Metalsmith is worth visiting just to see the clearest abstraction of static blog generation on the home page of the web site. Seemed like overkill for my blog, though.
Hugo is written in Go and is just ridiculously fast. I mean, really, a magnitude faster than almost anything else. Sadly, no pagination support.
Still looking at this. If I’m smart I’ll just use Jekyll and squint whenever I look at those horrible date-prefixed filenames.

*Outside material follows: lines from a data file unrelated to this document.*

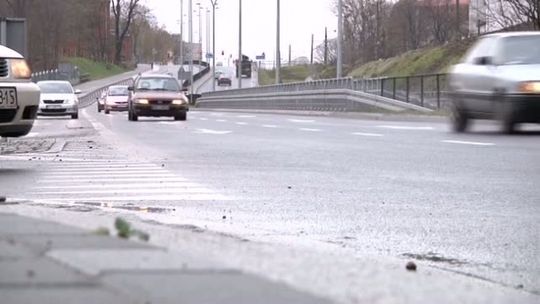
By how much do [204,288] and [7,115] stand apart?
666 centimetres

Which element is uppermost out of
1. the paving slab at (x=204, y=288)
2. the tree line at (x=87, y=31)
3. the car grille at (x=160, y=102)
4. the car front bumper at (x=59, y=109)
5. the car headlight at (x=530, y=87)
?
the tree line at (x=87, y=31)

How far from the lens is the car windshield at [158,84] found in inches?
1148

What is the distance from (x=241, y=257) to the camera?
485cm

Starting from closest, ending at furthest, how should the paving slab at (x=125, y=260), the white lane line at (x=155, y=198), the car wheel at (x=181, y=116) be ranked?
the paving slab at (x=125, y=260) < the white lane line at (x=155, y=198) < the car wheel at (x=181, y=116)

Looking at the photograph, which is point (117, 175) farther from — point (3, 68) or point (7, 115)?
point (3, 68)

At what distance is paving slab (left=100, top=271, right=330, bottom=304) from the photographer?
390cm

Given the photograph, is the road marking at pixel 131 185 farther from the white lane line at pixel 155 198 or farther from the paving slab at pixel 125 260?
the paving slab at pixel 125 260

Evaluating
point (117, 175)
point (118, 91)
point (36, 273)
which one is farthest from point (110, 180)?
point (118, 91)

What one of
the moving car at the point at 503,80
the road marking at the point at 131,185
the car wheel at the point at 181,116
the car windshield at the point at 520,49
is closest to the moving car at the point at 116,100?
the car wheel at the point at 181,116

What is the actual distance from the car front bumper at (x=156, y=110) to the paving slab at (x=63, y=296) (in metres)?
24.3

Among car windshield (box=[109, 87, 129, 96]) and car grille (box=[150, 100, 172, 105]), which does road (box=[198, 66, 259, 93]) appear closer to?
car windshield (box=[109, 87, 129, 96])

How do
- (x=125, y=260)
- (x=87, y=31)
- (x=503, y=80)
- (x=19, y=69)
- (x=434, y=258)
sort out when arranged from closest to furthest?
(x=125, y=260)
(x=434, y=258)
(x=19, y=69)
(x=503, y=80)
(x=87, y=31)

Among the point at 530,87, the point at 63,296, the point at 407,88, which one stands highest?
the point at 407,88

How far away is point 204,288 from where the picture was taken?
4.07m
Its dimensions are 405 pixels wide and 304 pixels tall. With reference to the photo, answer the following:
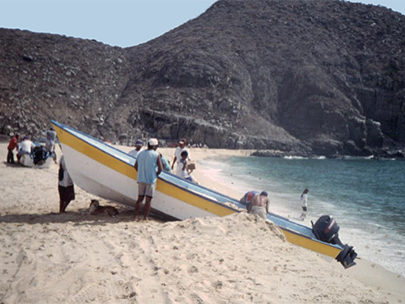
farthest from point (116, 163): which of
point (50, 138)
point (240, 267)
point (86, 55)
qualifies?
point (86, 55)

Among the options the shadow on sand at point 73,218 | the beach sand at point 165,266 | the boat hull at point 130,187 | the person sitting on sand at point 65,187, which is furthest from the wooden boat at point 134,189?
the beach sand at point 165,266

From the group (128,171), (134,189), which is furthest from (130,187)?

Updated 9/5: Also looked at Middleman (a nice system, use middleman-blog to jump start everything) and nanoc (mentioned on HN favorably, with a really clean and intuitive system for controlling generation — well designed but you end up having to implement a lot more stuff for a blog than some other generators) and played around with the possibility of using Gulp (interesting experiment, but that’s basically writing my own blog generator). Finally decided that my effort would be better spent on making content rather than worrying about the content container.
Updated 9/6: Just spent a couple hours trying to figure out why the Wordpress 4.0 upgrade broke my code blocks. Somebody is toying with me, I just know it.
Updated 10/10: Sigh. Switched to a custom program for my blog, which is absolutely the wrong way to go about it – why spend time when it has been done by so many others so much better? – but it turns out that the cognitive load for Python is less than the cognitive load for learning another static generator. If I ever get to posting more than one post a quarter I’ll revisit it.
Updated 1/20: Looked at Hugo again which is close but hit a limitation in the lack of MD5 for gravatar URLs, and Hugo does not really have any way to add plugins / custom functions. Also new on the horizon is Lecktor, which is a neat hybrid of a static generator with a local admin interface for editing. It has a slightly wonky schema for its content, though (every page must be in its own directory).
Comments are moderated whenever I remember that I have a blog.